AM: What do you mean?

YE: My songs are about being more aware. I don't know why. I have things to say I suppose, right? I did write a great love song for my boyfriend called, 'Just Right.' I'm really hot on that stuff. I have an album's worth of material ready to go. I don't know why I can't just make that my priority and work on that. People want to record me over there for free. Come on let's just do it. I'm just not organized.

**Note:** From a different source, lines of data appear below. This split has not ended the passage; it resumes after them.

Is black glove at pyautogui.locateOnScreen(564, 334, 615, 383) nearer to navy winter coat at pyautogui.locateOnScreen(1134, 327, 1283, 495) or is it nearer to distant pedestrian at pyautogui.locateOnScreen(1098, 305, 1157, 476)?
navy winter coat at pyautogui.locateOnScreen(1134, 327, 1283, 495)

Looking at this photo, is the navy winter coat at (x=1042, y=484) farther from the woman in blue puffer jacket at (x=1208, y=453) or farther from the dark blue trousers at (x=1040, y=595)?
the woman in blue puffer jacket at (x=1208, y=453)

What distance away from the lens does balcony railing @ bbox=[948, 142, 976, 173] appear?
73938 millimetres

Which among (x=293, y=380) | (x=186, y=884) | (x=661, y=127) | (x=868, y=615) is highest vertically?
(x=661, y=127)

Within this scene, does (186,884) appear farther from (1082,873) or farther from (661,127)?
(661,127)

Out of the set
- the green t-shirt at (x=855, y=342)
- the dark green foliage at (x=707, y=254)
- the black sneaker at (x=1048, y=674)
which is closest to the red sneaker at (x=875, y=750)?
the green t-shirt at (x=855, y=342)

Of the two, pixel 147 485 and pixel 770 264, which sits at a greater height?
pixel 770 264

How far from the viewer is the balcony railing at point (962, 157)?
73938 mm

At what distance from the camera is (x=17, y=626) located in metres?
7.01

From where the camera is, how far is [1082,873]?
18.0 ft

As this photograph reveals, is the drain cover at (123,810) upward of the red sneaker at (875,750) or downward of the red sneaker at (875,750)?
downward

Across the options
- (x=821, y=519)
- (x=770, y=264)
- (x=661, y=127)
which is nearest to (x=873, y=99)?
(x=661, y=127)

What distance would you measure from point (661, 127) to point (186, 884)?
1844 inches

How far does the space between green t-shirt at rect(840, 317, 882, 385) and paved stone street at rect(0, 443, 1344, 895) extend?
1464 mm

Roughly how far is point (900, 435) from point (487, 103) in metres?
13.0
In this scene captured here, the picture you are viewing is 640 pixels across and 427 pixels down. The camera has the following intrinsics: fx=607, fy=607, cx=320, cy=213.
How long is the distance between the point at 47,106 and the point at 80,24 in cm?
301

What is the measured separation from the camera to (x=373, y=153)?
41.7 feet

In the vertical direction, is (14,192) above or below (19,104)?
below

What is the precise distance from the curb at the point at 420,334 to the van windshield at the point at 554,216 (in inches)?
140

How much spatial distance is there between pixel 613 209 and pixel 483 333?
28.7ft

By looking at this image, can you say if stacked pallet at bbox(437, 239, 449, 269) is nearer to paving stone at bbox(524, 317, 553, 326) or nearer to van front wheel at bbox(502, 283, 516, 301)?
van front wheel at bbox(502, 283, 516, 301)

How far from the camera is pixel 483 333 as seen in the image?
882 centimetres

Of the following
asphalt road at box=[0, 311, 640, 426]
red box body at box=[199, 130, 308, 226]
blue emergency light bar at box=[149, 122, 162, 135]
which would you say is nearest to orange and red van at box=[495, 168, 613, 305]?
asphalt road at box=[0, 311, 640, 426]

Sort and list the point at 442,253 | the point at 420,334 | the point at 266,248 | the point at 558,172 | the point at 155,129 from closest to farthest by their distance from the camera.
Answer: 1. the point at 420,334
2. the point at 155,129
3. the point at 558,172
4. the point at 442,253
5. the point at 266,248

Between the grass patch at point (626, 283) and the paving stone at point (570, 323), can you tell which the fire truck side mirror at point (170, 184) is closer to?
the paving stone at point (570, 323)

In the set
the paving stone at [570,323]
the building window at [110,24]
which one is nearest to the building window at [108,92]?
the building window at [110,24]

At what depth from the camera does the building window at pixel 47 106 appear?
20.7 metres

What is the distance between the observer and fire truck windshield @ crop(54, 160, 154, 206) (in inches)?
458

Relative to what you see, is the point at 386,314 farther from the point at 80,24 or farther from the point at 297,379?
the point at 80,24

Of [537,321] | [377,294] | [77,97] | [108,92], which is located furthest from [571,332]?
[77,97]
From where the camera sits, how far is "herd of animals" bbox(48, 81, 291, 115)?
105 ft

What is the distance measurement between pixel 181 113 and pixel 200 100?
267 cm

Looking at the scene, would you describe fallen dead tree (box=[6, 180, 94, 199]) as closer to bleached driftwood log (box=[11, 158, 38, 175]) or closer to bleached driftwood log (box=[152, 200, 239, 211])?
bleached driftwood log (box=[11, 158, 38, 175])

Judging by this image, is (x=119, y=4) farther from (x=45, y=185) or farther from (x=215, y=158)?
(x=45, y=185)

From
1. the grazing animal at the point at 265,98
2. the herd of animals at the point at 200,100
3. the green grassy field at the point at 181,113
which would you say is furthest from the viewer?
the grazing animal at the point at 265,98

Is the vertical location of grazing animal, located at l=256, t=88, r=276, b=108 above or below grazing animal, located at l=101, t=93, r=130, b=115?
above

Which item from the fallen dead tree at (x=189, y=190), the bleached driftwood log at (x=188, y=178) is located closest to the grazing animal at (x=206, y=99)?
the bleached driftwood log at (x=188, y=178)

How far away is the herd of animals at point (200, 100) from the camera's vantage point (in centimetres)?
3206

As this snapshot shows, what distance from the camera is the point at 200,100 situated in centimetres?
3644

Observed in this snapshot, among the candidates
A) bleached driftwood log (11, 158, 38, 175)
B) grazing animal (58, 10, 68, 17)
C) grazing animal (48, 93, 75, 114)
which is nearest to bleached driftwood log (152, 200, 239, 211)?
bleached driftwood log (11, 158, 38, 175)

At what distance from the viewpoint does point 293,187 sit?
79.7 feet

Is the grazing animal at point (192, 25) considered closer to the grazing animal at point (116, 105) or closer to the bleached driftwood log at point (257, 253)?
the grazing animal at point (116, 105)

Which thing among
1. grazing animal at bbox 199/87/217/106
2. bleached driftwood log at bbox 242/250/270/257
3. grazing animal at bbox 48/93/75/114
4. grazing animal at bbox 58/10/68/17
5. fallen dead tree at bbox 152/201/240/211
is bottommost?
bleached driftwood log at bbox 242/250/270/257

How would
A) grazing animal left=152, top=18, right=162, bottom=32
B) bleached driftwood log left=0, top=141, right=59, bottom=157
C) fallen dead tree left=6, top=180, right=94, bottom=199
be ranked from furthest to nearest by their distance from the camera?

AM: So you do have some music that you have already recorded?

YE: I have demos of some songs that I am really excited about. It's just me and a guitar playing in the studio. I am also in the process of writing a song called 'Elephant' because I love the elephant. I was called 'Yvonne Elephant' in school which was really terrible. It was a real drag.

AM: Do you think we will hear some of this new music in 2010?

YE: Thank you so much. I need a little encouragement because I am the perfectionist. The mood has to be right, the inspiration has to be right, I have to be in the right place. That's not good. Sometimes you have to push yourself and force yourself because you can get surprises. I've got to finish the 'Elephant' song and 'Leave Lefty Alone' and then I'll be ready to record. There's nothing holding me back except myself.

AM: Why don't you get into acting?

YE: I don't know about acting.

AM: You are a great actress.

YE: I did the Hawaii 5-O part and of course I was in 'Superstar' but there was no talking, so when I did have to talk for the first time I thought it was really uncomfortable. I don't think I am going to pursue any acting. I have a hard enough time getting the music out.

EV: Your voice has remained strong and clear.

YE: They say it is the tone of my voice. For years I didn't know what people liked about my voice. I don't have a huge range. I don't have the gymnastics that Whitney does.

AM: Whatever is in your voice I know it is a warmth that I like.

YE: Oh really. Thank you.

EV: What was it like working with (photographer) Norman Seef?

YE: Oh he was fast. He was about trying something different. He said, 'Let's take it outside.' He got me running down a hill where one boob is up.

AM: Do you feel like Hawaii inspires you as an artist and are you there for the rest of your life?

YE: Oh yes. I have been given such warmth and such a welcome. It's like being a big fish in a small pond. They fed me when I was at my most insecure point. I needed to rebuild the confidence and that was the best place for me to be. I feel comfortable to be in my own skin there. I know what they are saying when they talk Pidgen. My Mom and Dad are there. They are going through the old age stuff so it's a good time for me to be there for them.